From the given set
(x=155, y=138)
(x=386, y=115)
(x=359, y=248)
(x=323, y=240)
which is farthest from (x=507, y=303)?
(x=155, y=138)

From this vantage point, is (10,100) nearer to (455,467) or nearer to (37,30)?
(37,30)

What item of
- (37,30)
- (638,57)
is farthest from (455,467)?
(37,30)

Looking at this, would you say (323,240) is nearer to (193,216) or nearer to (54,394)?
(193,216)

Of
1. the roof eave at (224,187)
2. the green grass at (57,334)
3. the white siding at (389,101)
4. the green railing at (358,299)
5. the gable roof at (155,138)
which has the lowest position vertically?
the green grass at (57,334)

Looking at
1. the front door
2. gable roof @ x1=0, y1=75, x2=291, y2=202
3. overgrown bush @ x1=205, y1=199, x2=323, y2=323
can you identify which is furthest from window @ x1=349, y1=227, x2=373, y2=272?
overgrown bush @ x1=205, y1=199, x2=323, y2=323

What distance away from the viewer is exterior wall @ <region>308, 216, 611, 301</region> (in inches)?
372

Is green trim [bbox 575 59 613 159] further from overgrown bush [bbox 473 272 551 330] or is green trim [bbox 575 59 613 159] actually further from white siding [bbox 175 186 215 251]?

━━━━━━━━━━━━━━━━━━━━━━━━━━━━━━

Required task —
Rewrite the lines of the listing that begin with the line containing "From this vantage" and continue through the end of the listing, replacing "white siding" with "pale siding" and leaving everything else unchanged. Give only those lines.

Worked solution —
From this vantage point, is (10,100) nearer to (455,467) or nearer to (37,30)?
(37,30)

What item of
- (37,30)
- (638,57)
is farthest from (455,467)?
(37,30)

Looking at this, would you say (323,240) is nearer to (193,216) or nearer to (54,394)?
(193,216)

Of
1. the roof eave at (224,187)
2. the green grass at (57,334)
3. the pale siding at (389,101)
4. the green railing at (358,299)
5. the gable roof at (155,138)
which has the lowest position vertically?
the green grass at (57,334)

Looking at
1. the front door
2. gable roof @ x1=0, y1=75, x2=291, y2=202
3. overgrown bush @ x1=205, y1=199, x2=323, y2=323
can you identify which is furthest from window @ x1=349, y1=227, x2=373, y2=272?
overgrown bush @ x1=205, y1=199, x2=323, y2=323

What distance away from the viewer is exterior wall @ <region>308, 216, 611, 301</region> (in inches)?
372

Is green trim [bbox 575 59 613 159] further from overgrown bush [bbox 473 272 551 330] or is green trim [bbox 575 59 613 159] actually further from pale siding [bbox 175 186 215 251]?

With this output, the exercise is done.